Мое позднейшее правление доказало, что я никоим образом не был настроен отрицательно против ни одной партии, не говоря, конечно, об ультрасоциалистах. Подтверждалось и то, что я не настроен антилиберально. Моим виднейшим министром финансов был либерал Микель; министром торговли   либерал Меллер; вождь либералов фон Беннигсен был обер-президентом в Ганновере. С одним уже немолодым либеральным депутатом, с которым я познакомился через фон Микеля, я поддерживал тесные отношения, особенно во время второй половины моего царствования. Это был Зейдель (Хельхен), владелец поместья на Востоке, человек, у которого с гладко бритого лица смотрела пара умных глаз. Он был сотрудником Микеля в области железнодорожного и водного транспорта, очень дельным, простым, практичным человеком, либералом с консервативным мировоззрением.

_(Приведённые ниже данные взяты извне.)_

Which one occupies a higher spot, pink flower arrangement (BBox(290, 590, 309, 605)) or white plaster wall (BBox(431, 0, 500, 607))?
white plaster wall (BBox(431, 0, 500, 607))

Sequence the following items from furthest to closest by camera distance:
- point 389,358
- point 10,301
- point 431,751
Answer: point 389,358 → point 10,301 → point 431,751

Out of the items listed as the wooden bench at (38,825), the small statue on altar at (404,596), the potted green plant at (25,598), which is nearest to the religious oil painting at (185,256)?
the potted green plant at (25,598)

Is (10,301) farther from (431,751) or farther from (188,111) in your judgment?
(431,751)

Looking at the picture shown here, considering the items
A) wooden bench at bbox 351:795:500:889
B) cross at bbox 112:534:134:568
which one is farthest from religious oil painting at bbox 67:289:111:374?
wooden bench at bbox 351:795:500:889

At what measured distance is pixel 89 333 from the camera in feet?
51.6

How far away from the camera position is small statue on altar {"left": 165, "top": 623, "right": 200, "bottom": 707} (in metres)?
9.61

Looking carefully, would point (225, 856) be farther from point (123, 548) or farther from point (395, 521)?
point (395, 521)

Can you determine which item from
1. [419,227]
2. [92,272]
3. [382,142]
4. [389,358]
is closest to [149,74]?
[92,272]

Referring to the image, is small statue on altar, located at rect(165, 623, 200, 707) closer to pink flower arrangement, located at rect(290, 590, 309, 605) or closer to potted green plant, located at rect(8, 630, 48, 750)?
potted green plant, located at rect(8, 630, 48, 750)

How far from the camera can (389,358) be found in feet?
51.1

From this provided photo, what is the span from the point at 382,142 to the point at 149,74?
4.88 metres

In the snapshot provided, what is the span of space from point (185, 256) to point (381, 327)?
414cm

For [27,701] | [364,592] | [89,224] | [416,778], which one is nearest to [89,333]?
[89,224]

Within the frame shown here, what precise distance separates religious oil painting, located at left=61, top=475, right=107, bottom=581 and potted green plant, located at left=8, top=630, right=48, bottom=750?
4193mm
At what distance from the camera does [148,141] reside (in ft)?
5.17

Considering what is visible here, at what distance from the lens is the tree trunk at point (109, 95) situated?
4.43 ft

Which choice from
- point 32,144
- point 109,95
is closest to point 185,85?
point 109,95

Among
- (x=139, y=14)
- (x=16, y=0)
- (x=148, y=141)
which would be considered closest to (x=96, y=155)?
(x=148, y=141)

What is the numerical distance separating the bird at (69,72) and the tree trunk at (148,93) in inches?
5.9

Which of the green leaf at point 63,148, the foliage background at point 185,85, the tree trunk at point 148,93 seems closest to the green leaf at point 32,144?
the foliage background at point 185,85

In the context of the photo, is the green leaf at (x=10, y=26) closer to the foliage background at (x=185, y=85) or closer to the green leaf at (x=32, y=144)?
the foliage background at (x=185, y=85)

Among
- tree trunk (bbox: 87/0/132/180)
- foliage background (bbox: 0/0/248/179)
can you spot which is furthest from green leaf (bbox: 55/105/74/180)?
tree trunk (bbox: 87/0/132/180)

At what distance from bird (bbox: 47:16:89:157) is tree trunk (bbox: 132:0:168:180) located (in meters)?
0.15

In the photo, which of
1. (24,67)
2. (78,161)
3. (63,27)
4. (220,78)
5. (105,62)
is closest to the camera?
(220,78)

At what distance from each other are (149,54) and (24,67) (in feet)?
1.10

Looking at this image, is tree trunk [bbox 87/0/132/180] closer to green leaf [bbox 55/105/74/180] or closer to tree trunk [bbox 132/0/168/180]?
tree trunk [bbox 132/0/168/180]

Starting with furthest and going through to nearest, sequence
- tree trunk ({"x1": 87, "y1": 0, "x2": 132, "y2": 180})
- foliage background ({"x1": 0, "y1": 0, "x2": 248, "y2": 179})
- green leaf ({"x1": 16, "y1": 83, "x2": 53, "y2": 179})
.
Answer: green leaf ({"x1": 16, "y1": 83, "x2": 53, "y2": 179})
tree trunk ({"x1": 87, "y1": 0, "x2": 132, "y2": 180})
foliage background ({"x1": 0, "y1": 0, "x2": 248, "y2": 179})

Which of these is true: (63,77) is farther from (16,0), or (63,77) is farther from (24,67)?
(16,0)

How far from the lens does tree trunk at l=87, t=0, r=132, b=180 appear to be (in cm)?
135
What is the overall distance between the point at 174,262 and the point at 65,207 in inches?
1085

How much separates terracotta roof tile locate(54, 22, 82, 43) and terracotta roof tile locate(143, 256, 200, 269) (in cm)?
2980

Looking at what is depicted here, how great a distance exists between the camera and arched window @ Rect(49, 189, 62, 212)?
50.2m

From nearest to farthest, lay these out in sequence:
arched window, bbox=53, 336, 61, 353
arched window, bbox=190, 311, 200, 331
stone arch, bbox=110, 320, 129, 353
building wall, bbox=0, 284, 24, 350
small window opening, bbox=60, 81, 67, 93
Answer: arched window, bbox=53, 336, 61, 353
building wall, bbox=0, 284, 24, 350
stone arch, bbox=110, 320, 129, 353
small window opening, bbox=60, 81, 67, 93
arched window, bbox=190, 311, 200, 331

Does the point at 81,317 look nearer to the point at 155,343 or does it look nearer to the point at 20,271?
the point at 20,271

С консервативной партией у меня, естественно, были многочисленные связи и точки соприкосновения, ибо представители земельной аристократии часто встречались со мной на придворной или иной охоте, бывали во дворце на приемах или занимали должности при дворе. Через них я мог полностью ориентироваться во всех аграрных вопросах и знать, где у земледельца «жмет сапог».

Свободомыслящие под предводительством своего «вождя без руля и ветрил» не вступали со мной ни в какие отношения; они ограничивались положением оппозиции.

В беседах с г-ми Бенда и Беннигсеном мы часто говорили о будущем либерализма. При этом Бенда высказал однажды следующее интересное суждение: «Не нужно и даже нехорошо, чтобы в Пруссии наследник уклонялся в сторону либерализма. Это нам не годится. Он, собственно говоря, должен быть консерватором, однако с достаточно широким кругозором и без предубеждений против других партий.

Как-то я в разговоре с Беннигсеном выразил мысль, что национал-либералы, для того чтобы притягательная сила старого прусского либерализма не исчезла в народе, должны пересмотреть свою программу, первоначально собравшую их сторонников вокруг либерального знамени под девизом «Возрождение Германского государства и свобода печати», так как это уже давно достигнуто. Беннигсен со мной согласился. Прусские либералы и консерваторы, продолжал я, сделали одну и ту же ошибку: они еще сохранили слишком много воспоминаний о старых конфликтах 1861   1866 годов и при выборной или другой политической борьбе всегда возвращались к привычкам того времени. То время для нашего поколения стало историей и уже прошло. Для нас современность начинается с 1870 года, с новой, объединенной империи; под 1866 годом мы поставили черту. Надо строить сызнова уже на базисе объединенной империи, и партии во имя своих целей должны также сообразоваться с этим, а не хвататься за давно ушедшее и притом еще разъединяющее прошлое. Беннигсен при этом сделал очень меткое замечание, сказав: «Горе северогерманским либералам, если они попадут под начальство южногерманских демократов. Тогда будет конец настоящему, подлинному либерализму. Тогда мы получим замаскированную демократию снизу, которая нам здесь не нужна».